There is always a pursuing effort by firms and regulators for the prevention of insider trading. Insider trading is an illegal activity that can pose a huge danger to the firm involved in it. It is also prevented to ensure the quality and integrity of the market.
No firm tries to promote insider trading of any form. Firms are seen bringing out new rules and policies for the prevention of insider trading. Not all kinds of internal trading can be labeled as insider trading. There is a violation of certain dimensions that makes it insider trading.
What Is Insider Trading in Firms?
Insider trading in firms refers to when a company employee gives out non-public and material information to their friends, family, or relatives. The other way that insider trading occurs is when non-employees of a company (government regulators, law firms, brokerages, or accounting firms) gain non-pubic information from their clients and use it in a wrong way.
If the company employee makes a purchase or sells in the market with some special knowledge, it is not considered insider trading. But the Securities and Exchange Commission(SEC) should be aware of this transaction.
How to Protect Your Firm From Risks Associated with Insider Trading?

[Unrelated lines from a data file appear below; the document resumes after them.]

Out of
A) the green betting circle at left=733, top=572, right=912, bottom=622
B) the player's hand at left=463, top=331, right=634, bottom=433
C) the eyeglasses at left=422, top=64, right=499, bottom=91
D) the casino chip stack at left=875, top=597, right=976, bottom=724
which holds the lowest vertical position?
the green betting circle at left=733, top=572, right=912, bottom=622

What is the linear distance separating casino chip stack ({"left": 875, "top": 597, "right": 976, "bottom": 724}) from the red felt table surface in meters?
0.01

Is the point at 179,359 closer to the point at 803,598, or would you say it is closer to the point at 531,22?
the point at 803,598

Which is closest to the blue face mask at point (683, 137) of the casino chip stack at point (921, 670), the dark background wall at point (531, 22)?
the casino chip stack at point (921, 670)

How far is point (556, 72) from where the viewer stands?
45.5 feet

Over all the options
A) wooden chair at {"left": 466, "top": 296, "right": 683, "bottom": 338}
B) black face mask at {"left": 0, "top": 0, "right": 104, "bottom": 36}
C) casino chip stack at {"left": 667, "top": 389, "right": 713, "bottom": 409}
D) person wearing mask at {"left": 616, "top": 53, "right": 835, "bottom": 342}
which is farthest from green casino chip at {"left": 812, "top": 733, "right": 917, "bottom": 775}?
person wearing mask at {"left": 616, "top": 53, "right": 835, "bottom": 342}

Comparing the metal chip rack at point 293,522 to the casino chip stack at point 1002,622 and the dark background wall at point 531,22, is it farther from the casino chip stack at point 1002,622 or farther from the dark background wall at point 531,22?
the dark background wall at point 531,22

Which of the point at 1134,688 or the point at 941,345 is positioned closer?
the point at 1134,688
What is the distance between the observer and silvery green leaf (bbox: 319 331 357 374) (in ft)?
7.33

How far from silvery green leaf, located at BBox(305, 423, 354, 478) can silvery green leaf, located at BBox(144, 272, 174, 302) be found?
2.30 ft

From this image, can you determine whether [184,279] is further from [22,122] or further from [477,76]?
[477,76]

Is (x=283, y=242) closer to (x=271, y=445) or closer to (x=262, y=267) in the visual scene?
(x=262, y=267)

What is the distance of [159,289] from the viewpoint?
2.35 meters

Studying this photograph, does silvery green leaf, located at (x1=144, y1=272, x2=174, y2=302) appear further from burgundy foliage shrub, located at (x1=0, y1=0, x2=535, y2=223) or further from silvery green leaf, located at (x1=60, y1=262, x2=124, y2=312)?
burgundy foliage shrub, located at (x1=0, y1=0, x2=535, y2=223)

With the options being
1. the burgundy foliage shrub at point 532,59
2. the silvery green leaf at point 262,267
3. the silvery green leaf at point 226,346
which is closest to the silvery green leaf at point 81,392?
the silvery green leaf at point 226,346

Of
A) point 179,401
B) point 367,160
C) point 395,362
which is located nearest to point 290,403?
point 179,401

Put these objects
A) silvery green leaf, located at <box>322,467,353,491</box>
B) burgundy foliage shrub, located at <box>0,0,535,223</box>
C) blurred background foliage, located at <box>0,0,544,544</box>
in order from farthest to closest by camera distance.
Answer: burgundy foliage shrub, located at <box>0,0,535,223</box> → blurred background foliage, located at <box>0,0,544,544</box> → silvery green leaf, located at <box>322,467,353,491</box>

Firms keep coming up with rules and regulations that would prevent their company employees from participating in any kind of insider trading. If any employee is caught up in insider trading, it tarnishes the reputation of the firm too. There are some policies that are used by the firm in order to prohibit insider trading.
1. Blackout Periods
A blackout period in a financial market is one where the employees and executives are not allowed to buy or sell any shares in their company. They are also averted from making changes to their pension plans. This period usually comes before earning announcements to prevent insider trading in the company.
2. Seeking Clearance
This is a process of seeking approval from the Chief Legal Officer (CLO). This is done to ensure that any purchase or sale made is totally legal and valid. It also avoids any conflict of interest or violation of security law that might take place. This policy includes the pre-clearance of all directors, officers, and designated employees. Generally, after 500 equity shares, this policy is applied.
3. Educational Programs
The firms come up with a lot of educational programs to deal with insider trading. These programs try to educate the company employees regarding insider trading. The program makes the specification about what “material”, “inside”, and “non-public” information is. These educational programs are compulsory for all new and old employees. Also, the programs make a differentiation between “helpful” and “non-public” information.
The firms try their best to prevent any loose ends that might lead to insider trading. With concrete diligence, this illegal activity can be averse. The firms should pay attention to all the buying and selling taking place in the company related to the employees of the company.